-- BEGIN Dataset excerpts --
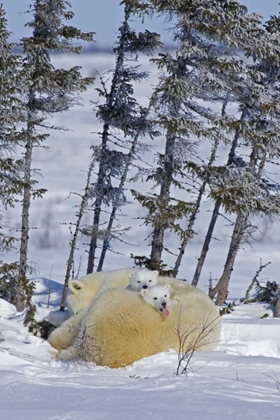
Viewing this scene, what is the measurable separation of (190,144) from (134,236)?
1724cm

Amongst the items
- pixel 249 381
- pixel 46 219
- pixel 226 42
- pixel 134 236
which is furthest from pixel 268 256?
pixel 249 381

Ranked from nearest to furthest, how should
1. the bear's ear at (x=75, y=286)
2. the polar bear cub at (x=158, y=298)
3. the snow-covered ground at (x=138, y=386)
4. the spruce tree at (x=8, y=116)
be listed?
the snow-covered ground at (x=138, y=386)
the polar bear cub at (x=158, y=298)
the bear's ear at (x=75, y=286)
the spruce tree at (x=8, y=116)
-- END Dataset excerpts --
> Instructions to follow: Reproduce the data above with "Amongst" replaced by "Among" and everything else kept unchanged. Leave the pictures out.

> Solved exercise:
Viewing this scene, what is the measurable separation of (190,144) from (134,236)?
1724cm

Among the items
- pixel 249 381
- pixel 46 219
- pixel 226 42
- pixel 134 236
which is furthest from pixel 268 256?
pixel 249 381

Ranked from nearest to furthest, how should
1. the bear's ear at (x=75, y=286)
2. the polar bear cub at (x=158, y=298)
3. the snow-covered ground at (x=138, y=386)
4. the spruce tree at (x=8, y=116)
be listed?
the snow-covered ground at (x=138, y=386)
the polar bear cub at (x=158, y=298)
the bear's ear at (x=75, y=286)
the spruce tree at (x=8, y=116)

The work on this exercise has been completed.